╔══

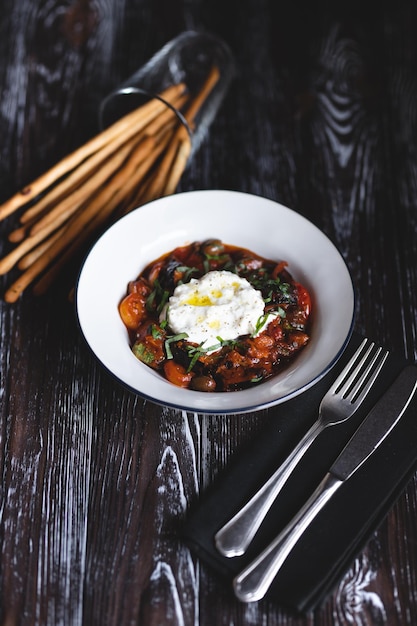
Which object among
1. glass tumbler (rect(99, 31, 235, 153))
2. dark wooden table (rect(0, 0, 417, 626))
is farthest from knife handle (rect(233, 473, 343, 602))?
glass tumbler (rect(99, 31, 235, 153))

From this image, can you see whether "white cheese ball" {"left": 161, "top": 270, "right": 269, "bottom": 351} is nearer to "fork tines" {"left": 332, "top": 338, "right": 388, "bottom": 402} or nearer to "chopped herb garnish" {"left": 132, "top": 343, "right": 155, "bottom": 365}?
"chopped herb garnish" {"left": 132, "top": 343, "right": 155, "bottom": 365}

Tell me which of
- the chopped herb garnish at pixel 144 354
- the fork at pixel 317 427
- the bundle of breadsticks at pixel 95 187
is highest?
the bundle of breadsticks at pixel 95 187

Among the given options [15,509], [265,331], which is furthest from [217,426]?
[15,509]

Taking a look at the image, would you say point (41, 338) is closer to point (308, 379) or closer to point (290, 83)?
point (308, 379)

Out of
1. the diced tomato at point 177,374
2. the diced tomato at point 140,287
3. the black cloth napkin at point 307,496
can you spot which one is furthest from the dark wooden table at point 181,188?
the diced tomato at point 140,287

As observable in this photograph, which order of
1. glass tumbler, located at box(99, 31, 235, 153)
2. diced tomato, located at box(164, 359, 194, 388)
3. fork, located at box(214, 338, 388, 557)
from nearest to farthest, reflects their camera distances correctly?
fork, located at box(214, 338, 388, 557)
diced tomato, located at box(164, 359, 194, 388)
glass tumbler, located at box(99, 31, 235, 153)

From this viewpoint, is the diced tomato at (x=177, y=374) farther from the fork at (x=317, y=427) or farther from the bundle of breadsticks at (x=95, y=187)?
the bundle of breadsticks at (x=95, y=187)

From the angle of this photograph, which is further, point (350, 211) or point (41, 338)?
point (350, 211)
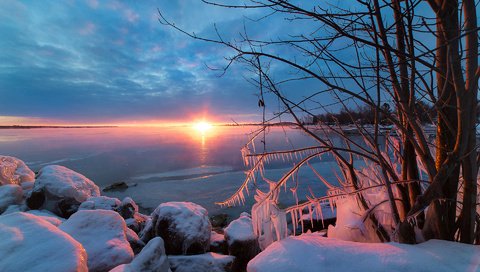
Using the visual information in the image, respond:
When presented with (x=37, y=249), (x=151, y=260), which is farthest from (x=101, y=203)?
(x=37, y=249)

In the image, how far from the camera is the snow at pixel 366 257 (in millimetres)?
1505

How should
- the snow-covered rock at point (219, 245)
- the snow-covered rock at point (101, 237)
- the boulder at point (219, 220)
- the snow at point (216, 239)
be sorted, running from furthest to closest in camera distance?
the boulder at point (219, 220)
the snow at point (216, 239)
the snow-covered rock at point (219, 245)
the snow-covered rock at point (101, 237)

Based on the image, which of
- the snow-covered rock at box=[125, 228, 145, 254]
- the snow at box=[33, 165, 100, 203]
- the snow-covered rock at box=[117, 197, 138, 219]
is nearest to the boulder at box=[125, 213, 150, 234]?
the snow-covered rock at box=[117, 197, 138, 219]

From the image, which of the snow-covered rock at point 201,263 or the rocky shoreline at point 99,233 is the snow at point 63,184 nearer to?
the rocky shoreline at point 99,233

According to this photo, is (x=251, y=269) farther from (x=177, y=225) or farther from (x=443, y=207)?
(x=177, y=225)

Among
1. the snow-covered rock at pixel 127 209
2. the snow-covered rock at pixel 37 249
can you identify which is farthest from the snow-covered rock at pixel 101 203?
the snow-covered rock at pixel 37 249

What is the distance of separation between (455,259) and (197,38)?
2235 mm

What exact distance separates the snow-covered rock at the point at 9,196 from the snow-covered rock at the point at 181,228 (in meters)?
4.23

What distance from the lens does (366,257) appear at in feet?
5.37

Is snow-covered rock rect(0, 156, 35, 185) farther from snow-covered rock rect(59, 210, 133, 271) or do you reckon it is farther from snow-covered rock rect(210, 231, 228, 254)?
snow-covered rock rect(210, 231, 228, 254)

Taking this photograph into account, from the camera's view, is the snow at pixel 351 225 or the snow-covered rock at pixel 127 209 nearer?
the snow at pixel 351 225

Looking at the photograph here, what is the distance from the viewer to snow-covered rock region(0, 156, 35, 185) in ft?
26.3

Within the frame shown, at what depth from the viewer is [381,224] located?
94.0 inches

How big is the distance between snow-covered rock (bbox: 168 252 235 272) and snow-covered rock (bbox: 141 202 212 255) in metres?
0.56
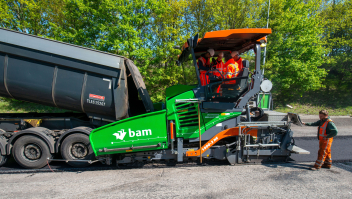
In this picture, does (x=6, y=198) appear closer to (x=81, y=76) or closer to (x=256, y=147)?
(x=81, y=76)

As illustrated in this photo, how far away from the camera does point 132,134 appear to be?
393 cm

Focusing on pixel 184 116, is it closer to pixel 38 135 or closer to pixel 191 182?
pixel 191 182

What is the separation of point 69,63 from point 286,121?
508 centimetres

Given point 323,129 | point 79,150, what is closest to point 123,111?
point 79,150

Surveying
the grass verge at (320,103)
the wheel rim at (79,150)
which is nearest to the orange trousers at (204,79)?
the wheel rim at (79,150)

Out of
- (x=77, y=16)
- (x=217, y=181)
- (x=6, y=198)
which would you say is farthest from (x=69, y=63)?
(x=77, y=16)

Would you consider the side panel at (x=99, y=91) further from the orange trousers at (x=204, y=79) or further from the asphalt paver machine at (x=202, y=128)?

╚══

* POLECENIE I WYMAGANIA *
Przepisz dokładnie wszystkie wiersze powyższego listingu, od pierwszego do ostatniego. Obrazy pomiń w odpowiedzi.

* ODPOWIEDŹ NA ĆWICZENIE *
Which object among
1. glass tumbler (rect(99, 31, 235, 153))
2. dark wooden table (rect(0, 0, 417, 626))
is farthest from knife handle (rect(233, 473, 343, 602))?
glass tumbler (rect(99, 31, 235, 153))

From this image, can you see whether "white cheese ball" {"left": 161, "top": 270, "right": 269, "bottom": 351} is nearer to "fork tines" {"left": 332, "top": 338, "right": 388, "bottom": 402} or nearer to "chopped herb garnish" {"left": 132, "top": 343, "right": 155, "bottom": 365}?
"chopped herb garnish" {"left": 132, "top": 343, "right": 155, "bottom": 365}

Tell me which of
- the chopped herb garnish at pixel 144 354
- the fork at pixel 317 427
- the bundle of breadsticks at pixel 95 187
is highest?
the bundle of breadsticks at pixel 95 187

Among the given options [15,509], [265,331], which is furthest from [217,426]?
[15,509]

Taking a look at the image, would you say point (41, 338) is closer to point (308, 379) or closer to point (290, 83)?
point (308, 379)

Out of
1. the diced tomato at point 177,374
2. the diced tomato at point 140,287
3. the black cloth napkin at point 307,496
can you spot which one is furthest from the dark wooden table at point 181,188?
the diced tomato at point 140,287

As observable in this photograph, which order of
1. glass tumbler, located at box(99, 31, 235, 153)
2. diced tomato, located at box(164, 359, 194, 388)
3. fork, located at box(214, 338, 388, 557)
from nearest to farthest, reflects their camera distances correctly?
fork, located at box(214, 338, 388, 557)
diced tomato, located at box(164, 359, 194, 388)
glass tumbler, located at box(99, 31, 235, 153)

From this viewpoint, is the diced tomato at (x=177, y=374) farther from the fork at (x=317, y=427) or farther from the bundle of breadsticks at (x=95, y=187)?
the bundle of breadsticks at (x=95, y=187)

From the angle of this photograph, which is further, point (350, 211) or point (41, 338)?
point (350, 211)
Using the visual information in the image, respond:
When presented with (x=37, y=249), (x=151, y=260), which is farthest from (x=101, y=203)?
(x=37, y=249)

In the image, how far from the camera is the snow at pixel 366 257 (in millimetres)?
1505

How should
- the snow-covered rock at point (219, 245)
- the snow-covered rock at point (101, 237)
- the boulder at point (219, 220)
- the snow at point (216, 239)
be sorted, running from furthest to closest in camera distance?
the boulder at point (219, 220)
the snow at point (216, 239)
the snow-covered rock at point (219, 245)
the snow-covered rock at point (101, 237)

Based on the image, which of
- the snow-covered rock at box=[125, 228, 145, 254]
- the snow at box=[33, 165, 100, 203]
- the snow-covered rock at box=[117, 197, 138, 219]
is nearest to the boulder at box=[125, 213, 150, 234]?
the snow-covered rock at box=[117, 197, 138, 219]

From the image, which of the snow-covered rock at point 201,263 or the rocky shoreline at point 99,233 is the snow at point 63,184 nearer to?
the rocky shoreline at point 99,233

According to this photo, is (x=251, y=269) farther from (x=177, y=225) or farther from (x=443, y=207)?
(x=177, y=225)

Among
1. the snow-covered rock at pixel 127 209
2. the snow-covered rock at pixel 37 249
can you identify which is farthest from the snow-covered rock at pixel 101 203?
the snow-covered rock at pixel 37 249

What is the distance of separation between (455,259) and (197,38)?
2235 mm

What exact distance separates the snow-covered rock at the point at 9,196 from the snow-covered rock at the point at 181,228 (in meters)?
4.23

What distance from the lens does (366,257) appear at in feet?
5.37

Is snow-covered rock rect(0, 156, 35, 185) farther from snow-covered rock rect(59, 210, 133, 271) or do you reckon it is farther from snow-covered rock rect(210, 231, 228, 254)?
snow-covered rock rect(210, 231, 228, 254)

Taking this photograph into account, from the camera's view, is the snow at pixel 351 225 or the snow-covered rock at pixel 127 209 nearer?
the snow at pixel 351 225

Looking at the photograph here, what is the distance from the viewer to snow-covered rock region(0, 156, 35, 185) in ft?
26.3

Within the frame shown, at what depth from the viewer is [381,224] located?
94.0 inches

How big is the distance between snow-covered rock (bbox: 168 252 235 272) and snow-covered rock (bbox: 141 202 212 255) in metres?
0.56
In this picture, does (x=6, y=198) appear closer to (x=81, y=76) or closer to (x=256, y=147)?
(x=81, y=76)

As illustrated in this photo, how far away from the camera does point 132,134 appear to be?
393 cm

Focusing on pixel 184 116, is it closer to pixel 38 135 or closer to pixel 191 182?
pixel 191 182

What is the separation of point 69,63 from point 286,121?
508 centimetres

Given point 323,129 | point 79,150, what is closest to point 123,111?
point 79,150

Surveying
the grass verge at (320,103)
the wheel rim at (79,150)
which is nearest to the orange trousers at (204,79)?
the wheel rim at (79,150)

Out of
- (x=77, y=16)
- (x=217, y=181)
- (x=6, y=198)
which would you say is farthest from (x=69, y=63)?
(x=77, y=16)

Would you consider the side panel at (x=99, y=91) further from the orange trousers at (x=204, y=79) or further from the asphalt paver machine at (x=202, y=128)?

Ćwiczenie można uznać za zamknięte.